Why would you argue that? In my experience it's about formatting things that are addressed to the user, where the hardest and most annoying localization problems matter a lot. That includes sorting the last name "van den Berg" just after "Bakker", stylizing it as "Berg, van den", and making sure this capitalization is correct and not "Van Den Berg". There is no built in standard library function in any language that does any of that. It's so much larger than ascii and even larger than unicode.

Another user said that the main takeaway is that you can't process strings until you know their language (locale), and that is exactly correct.

daemin · 2024-10-08T10:12:48 1728382368

I would maintain that your program has more string manipulation for error messages and logging than for generating localised formatted names.

Further I do say that if you're creating text for presenting to the user then the most common operation would be replacement of some field in pre-defined text.

In your case I would design it so that the correctly capitalised first name, surname, and variations of those for sorting would be generated at the data entry point (manually or automatically) and then just used when needed in user facing text generation. Therefore the only string operation needed would be replacement of placeholders like the fmt and standard library provide. This uses more memory and storage but these are cheaper now.

pistoleer · 2024-10-08T11:14:11 1728386051

I agree, but the logging formatters don't really do much beyond trivially pasting in placeholders.

And as for data entry... Maybe in an ideal world. In the current world, marred by importing previously mangled datasets, a common solution in the few companies I've worked at is to just not do anything, which leaves ugly edges, yet is "good enough".

heisenzombie · 2024-10-08T09:26:55 1728379615

File paths? I think filesystem paths are generally “bags of bytes” that the OS might interpret as UTF-16 (Windows) or UTF-8 (macOS, Linux).

For example: https://en.m.wikipedia.org/wiki/Program_Files#Localization

vardump · 2024-10-08T09:28:41 1728379721

File paths are scary. The last I checked (which is admittedly a while ago), Windows didn't for example care about correct UTF-16 surrogate pairs at all, it'd happily accept invalid UTF-16 strings.
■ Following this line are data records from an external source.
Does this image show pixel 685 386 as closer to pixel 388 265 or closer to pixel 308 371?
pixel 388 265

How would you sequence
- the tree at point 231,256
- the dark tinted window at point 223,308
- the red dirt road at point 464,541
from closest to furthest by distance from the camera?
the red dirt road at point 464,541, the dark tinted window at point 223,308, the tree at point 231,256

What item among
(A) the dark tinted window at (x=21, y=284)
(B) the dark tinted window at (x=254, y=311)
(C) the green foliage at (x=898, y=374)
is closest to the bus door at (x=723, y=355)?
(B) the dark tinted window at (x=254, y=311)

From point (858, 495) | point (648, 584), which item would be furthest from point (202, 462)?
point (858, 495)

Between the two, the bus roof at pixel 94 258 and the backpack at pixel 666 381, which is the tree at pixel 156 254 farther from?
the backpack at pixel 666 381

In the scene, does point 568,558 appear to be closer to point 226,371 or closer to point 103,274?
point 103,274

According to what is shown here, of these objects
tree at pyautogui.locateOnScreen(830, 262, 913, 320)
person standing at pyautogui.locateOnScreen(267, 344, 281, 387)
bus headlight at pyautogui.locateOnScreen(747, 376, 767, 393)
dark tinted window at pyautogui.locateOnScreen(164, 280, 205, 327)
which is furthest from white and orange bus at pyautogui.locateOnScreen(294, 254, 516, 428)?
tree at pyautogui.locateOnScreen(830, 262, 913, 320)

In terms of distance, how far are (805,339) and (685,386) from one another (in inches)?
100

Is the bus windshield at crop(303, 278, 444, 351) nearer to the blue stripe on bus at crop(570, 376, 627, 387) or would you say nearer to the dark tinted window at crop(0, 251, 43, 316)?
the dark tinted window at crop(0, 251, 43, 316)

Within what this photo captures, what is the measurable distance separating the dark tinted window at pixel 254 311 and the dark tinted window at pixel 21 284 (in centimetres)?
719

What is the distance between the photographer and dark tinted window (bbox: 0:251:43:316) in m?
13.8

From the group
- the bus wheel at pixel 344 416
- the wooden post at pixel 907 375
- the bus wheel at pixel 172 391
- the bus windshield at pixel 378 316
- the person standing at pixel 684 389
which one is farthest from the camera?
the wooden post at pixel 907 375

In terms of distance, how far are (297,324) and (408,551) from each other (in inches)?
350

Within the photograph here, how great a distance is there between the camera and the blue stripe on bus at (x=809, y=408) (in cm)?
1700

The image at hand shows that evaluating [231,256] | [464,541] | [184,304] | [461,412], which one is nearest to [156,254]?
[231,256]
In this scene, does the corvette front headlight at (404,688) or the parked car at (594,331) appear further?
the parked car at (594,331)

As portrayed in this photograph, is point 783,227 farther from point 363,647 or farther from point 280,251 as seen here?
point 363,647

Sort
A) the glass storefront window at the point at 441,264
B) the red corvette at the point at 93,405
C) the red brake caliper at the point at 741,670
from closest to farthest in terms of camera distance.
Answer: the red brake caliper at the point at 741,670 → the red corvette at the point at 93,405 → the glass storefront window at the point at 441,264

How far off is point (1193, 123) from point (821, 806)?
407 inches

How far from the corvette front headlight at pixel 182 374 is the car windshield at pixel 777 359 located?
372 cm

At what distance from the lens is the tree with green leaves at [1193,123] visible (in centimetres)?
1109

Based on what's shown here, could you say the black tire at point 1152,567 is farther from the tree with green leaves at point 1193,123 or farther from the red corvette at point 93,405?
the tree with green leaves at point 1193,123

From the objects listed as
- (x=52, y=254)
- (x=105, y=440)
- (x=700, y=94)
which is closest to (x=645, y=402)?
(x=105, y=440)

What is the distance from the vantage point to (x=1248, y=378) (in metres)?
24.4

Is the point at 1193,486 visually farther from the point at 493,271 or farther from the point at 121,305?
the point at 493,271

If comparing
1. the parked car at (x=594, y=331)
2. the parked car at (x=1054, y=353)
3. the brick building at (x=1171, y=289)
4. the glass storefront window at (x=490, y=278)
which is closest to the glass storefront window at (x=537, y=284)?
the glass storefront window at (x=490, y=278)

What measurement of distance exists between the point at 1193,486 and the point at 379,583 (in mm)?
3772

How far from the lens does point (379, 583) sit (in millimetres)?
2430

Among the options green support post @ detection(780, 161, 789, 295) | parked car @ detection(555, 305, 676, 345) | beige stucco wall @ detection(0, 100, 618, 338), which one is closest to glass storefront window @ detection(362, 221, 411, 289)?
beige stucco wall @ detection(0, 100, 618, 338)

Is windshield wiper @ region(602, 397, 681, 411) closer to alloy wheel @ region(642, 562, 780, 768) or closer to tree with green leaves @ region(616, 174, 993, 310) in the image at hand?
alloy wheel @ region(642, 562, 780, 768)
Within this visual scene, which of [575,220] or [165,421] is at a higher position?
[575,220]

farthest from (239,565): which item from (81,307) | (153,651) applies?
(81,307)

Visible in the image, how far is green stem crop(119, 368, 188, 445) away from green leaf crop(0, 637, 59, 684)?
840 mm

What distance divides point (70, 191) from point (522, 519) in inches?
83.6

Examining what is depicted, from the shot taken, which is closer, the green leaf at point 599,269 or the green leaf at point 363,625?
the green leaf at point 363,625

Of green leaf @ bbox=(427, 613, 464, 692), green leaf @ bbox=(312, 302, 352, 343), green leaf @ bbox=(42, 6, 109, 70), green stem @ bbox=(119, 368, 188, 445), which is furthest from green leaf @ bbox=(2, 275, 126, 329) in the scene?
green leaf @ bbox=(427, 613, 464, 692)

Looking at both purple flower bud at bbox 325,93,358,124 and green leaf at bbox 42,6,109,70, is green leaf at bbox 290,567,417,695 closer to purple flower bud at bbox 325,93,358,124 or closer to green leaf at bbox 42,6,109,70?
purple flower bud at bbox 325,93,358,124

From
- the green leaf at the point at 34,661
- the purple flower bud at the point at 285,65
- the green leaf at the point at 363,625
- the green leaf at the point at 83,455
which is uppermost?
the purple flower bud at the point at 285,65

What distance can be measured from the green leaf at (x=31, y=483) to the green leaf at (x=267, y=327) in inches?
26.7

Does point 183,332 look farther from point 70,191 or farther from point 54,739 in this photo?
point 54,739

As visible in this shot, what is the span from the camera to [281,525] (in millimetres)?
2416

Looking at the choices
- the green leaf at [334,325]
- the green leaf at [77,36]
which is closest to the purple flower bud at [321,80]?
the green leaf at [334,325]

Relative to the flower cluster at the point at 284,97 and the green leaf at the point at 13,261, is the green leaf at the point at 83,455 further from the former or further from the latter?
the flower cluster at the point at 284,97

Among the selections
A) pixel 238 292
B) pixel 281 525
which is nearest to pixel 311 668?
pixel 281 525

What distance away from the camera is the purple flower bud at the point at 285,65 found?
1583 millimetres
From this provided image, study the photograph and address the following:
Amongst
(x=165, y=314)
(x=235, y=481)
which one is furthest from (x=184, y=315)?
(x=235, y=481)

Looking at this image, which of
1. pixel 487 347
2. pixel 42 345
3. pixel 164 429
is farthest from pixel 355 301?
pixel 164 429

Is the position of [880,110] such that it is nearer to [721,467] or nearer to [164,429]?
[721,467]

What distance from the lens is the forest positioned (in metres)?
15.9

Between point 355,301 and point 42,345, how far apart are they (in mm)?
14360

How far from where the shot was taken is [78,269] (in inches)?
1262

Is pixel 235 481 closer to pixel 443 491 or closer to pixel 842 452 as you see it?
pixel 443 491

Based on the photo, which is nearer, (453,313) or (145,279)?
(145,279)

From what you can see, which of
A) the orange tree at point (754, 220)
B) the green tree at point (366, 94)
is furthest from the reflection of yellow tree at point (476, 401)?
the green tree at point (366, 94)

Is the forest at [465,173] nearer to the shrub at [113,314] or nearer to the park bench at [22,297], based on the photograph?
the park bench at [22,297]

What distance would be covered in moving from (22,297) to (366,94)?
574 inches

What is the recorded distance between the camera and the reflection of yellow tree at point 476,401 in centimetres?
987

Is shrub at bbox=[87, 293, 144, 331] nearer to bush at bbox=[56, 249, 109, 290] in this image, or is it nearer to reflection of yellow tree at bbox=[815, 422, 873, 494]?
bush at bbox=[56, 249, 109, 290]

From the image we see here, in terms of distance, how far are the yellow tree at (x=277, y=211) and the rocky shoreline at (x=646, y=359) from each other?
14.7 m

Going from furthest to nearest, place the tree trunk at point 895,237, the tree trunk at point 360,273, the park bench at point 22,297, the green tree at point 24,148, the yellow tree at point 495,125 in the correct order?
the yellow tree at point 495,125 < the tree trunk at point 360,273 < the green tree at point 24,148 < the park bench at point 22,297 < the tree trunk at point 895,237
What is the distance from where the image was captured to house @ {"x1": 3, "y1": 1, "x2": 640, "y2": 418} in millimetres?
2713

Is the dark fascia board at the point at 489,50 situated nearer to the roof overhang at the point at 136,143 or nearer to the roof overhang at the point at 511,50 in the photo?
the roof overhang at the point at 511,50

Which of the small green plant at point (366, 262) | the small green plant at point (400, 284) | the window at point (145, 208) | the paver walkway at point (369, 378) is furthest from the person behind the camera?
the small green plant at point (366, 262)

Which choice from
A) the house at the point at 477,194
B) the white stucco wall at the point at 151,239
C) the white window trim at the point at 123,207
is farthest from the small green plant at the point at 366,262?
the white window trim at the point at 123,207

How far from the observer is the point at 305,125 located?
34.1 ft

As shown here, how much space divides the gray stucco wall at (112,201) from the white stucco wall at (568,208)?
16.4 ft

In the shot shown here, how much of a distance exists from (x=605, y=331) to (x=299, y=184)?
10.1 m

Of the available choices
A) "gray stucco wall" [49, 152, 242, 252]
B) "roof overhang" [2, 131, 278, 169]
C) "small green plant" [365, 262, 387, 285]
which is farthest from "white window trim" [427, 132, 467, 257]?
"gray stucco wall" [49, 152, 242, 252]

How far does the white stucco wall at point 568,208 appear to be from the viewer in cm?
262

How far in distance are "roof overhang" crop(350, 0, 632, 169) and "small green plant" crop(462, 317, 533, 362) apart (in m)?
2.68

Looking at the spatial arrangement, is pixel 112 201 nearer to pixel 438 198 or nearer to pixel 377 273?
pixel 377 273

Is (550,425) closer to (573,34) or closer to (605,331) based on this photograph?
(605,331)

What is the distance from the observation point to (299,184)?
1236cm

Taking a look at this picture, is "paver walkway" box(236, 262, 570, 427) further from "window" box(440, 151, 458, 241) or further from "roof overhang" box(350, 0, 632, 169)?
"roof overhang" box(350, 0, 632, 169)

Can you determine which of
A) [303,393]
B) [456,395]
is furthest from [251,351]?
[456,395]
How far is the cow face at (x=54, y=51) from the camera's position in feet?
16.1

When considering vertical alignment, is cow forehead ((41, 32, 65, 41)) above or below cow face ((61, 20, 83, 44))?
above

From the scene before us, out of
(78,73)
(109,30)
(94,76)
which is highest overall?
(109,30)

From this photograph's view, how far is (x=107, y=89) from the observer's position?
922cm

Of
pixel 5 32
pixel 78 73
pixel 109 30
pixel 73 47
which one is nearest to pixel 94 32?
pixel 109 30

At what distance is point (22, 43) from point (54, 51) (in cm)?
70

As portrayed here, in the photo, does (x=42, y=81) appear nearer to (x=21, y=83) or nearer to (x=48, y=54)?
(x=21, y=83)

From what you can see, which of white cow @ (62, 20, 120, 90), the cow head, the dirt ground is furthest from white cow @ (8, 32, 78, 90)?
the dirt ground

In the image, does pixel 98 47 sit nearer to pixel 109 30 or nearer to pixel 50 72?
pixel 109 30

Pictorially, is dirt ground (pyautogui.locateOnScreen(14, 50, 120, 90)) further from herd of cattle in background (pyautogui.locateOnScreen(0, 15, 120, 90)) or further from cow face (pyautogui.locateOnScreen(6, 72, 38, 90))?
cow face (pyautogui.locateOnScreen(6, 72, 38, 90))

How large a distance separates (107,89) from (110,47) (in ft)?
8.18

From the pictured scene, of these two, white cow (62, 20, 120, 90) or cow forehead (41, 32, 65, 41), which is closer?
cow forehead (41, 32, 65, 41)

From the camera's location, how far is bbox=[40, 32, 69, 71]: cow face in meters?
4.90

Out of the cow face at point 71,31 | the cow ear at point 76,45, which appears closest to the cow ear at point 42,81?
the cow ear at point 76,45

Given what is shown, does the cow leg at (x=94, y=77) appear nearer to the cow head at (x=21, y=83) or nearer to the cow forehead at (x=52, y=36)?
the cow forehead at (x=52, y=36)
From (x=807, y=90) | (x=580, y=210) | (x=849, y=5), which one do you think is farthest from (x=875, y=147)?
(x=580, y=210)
So use standard string processing libraries on path names at your own peril.

It's a good idea to consider file paths as a bag of bytes.

netsharc · 2024-10-08T10:00:48 1728381648

IIRC, the FAT filesystem (before Windows 95) allowed lowercase letters, but there's a layer in the filesystem driver that converted everything to uppercase, e.g. if you did the command "more readme.txt", the more command would ask the filesystem for "readme.txt" and it would search for "README.TXT" in the file allocation table.

I think I once hex-edited the FA-table to change a filename to have a lowercase name (or maybe it was disk corruption), trying to delete that file didn't work because it would be trying to delete "FOO", and couldn't find it because the file was named "FOo".

Someone · 2024-10-08T09:51:34 1728381094

> It's a good idea to consider file paths as a bag of bytes

(Nitpick: sequence of bytes)

Also very limiting. If you do that, you can’t, for example, show a file name to the user as a string or easily use a shell to process data in your file system (do you type “/bin” or “\x2F\x62\x69\x6E”?)

Unix, from the start, claimed file names where byte sequences, yet assumed many of those to encode ascii.

That’s part of why Plan 9 made the choice “names may contain any printable character (that is, any character outside hexadecimal 00-1F and 80-9F)” (https://9fans.github.io/plan9port/man/man9/intro.html)

daemin · 2024-10-08T09:53:20 1728381200

That's what I mean, you treat filesystem paths as bags of bytes separated by known ASCII characters, as the only path manipulation that you generally need to do is to append a path, remove a path, change extension, things that only care about those ASCII characters. You only modify the path strings at those known characters and leave everything in between as is (with some exceptions using OS API specific functions as needed).

numpad0 · 2024-10-09T00:47:23 1728434843

Just using UTF-8 for username at all is problematic. That has been a major PSA item for Windows users in my language literally since 90s and still is. Microsoft switched home folder names from Microsoft Account username to shortened user email for that reason.

account42 · 2024-10-09T15:04:58 1728486298

Yes and most importantly, that interpretation is for display purposes ONLY. If your file manager won't let me delete a file because the name includes invalid UTF-16/UTF-8 then it is simply broken.

BoringTimesGang · 2024-10-08T09:24:02 1728379442

Now double all of that effort, so you can get it to work with Windows' UTF-16 wstrings.

account42 · 2024-10-09T15:10:44 1728486644

Better to just convert WTF-16 (Windows filenames re not guaranteed to be valid UTF-16) to/from WTF-8 at the API boundary and then do the same processing internally on all platforms.